Apr 29, 2015 00:12
I went to Washington, D.C. this weekend and had a really lovely time. I mean, seriously, a wonderful time. I purposefully (and successfully) didn't think about work at all, and became all happy and rested and then bubbled up with hope and delight and plans and ideas. After touring about in the morning and mid afternoon, I'd head back to the room after a fairly early dinner (usually with a cupcake in hand) and spend the evening cross stitching in the room's super comfy chair whilst listening to music or reading or reading whilst bathing. I had bought this album by Olafur Arnalds and Alice Sara Ott called “The Chopin Project” and have been listening to it for days and days.
Of course, work has nearly sucked out all the joy.
Still.
There is an Elaine de Kooning exhibition at the National Portrait Gallery, which was the reason I went. She painted my favorite portrait in the place: JFK in greens and yellows and blues and light. I visit it every time I go, and I loved having a chance to see more of her work. I also went to the National Archives, the National Zoo (the suck, honestly (so many school children. Quite possibly all the school children), though I did see one and a quarter pandas before tossing my hands up in defeat and heading toward the exit. Pro tip: if you're going, get off on the Cleveland Park station. The walk is lovely and flat and there's a huge Art Deco style building and it will have you searching for the cost of homes ($210,000 for 400 square feet! I could live in 400 square feet!) The Woodley Park station is torture and hate and fear and loathing (by method of hill).

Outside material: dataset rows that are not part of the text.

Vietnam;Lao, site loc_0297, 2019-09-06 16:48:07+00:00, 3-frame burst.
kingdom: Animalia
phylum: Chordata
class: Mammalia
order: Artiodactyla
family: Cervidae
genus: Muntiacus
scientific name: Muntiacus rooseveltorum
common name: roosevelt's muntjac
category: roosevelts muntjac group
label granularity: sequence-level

There was also food, so much food, and by liberal use of Yelp, it was all very good food: The Pita House in Alexandria (which is divine. Laura and I went there for my birthday two years ago and I've been dreaming of it since), Hill County BBQ (near the NPG), Old Ebbit's Grill (near the White House), Paul's Bakery (at the Navy Memorial. I even forgive them for putting olive in my ciabatta roll because the sandwich: mozarella, pesto, tomatoes, and arugula, was so perfect), Los Cuates (fresh, fantastic Mexican in Alexandria). And cupcakes. I might have visited Alexandria Cupcakes three times. It couldn't be helped! (coconut, carrot, lemon, vanilla with raspberry, strawberry, chocolate with mocha icing). The boxes held two! I couldn't just buy one. That would have been unAmerican.
Of course, my favorite part of D.C. is the metro. I stayed in Alexandria at the Hilton near the King Street metro and the Amtrak, which is so incredibly convenient. I could walk to the hotel from the Amtrak station (after a mere ten hour train ride) then take the metro into the city, thus never stepping foot into a D.C. cab, which is always my goal.
anyway. Back now. It was a crazy time to take vacation, especially as I had just been out of the office the week before for a conference. I'm still not caught up. I may never be caught up (especially because I'm anti-working weekends this year). Particularly as my boss and I had a very odd four hour meeting that ended up including a surprise lunch (student appreciation day happened outside her door. totally forgot about that.) It's just been two days and I'm already feeling a bit defeated and my lovely vacation glow of energy and excitement are pretty much tamped down.
For fun today, I delivered a gift that I picked up from the White House Visitor's Center (quite a nice little quasi museum btw, though I was more enamored of the space, the Malcolm Baldrige Great Hall, which had belonged to the patent office and had the most amazing plaster ceiling) to a coworker who has a weird Taft thing. She was very excited that I had found a bookmark that had President Taft in his car. (A serious Taft thing. She managed to rename our "social wellness committee", which she leads, to T.A.F.T ...let me think: Something and Fellowship Tribute committee. They picked the acronym and then made up a name to go with it.)